Work to do →
Rewrite the records below, swapping "sandy path" for "gravel path" and leaving everything else unchanged.
* * * * * * * * *
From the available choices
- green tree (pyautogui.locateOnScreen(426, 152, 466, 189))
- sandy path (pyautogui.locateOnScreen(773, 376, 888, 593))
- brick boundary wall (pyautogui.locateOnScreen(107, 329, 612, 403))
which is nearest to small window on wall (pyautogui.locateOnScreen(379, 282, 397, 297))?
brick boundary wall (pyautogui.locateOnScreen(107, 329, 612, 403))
* * * * * * * * *
Correct result →
From the available choices
- green tree (pyautogui.locateOnScreen(426, 152, 466, 189))
- gravel path (pyautogui.locateOnScreen(773, 376, 888, 593))
- brick boundary wall (pyautogui.locateOnScreen(107, 329, 612, 403))
which is nearest to small window on wall (pyautogui.locateOnScreen(379, 282, 397, 297))?
brick boundary wall (pyautogui.locateOnScreen(107, 329, 612, 403))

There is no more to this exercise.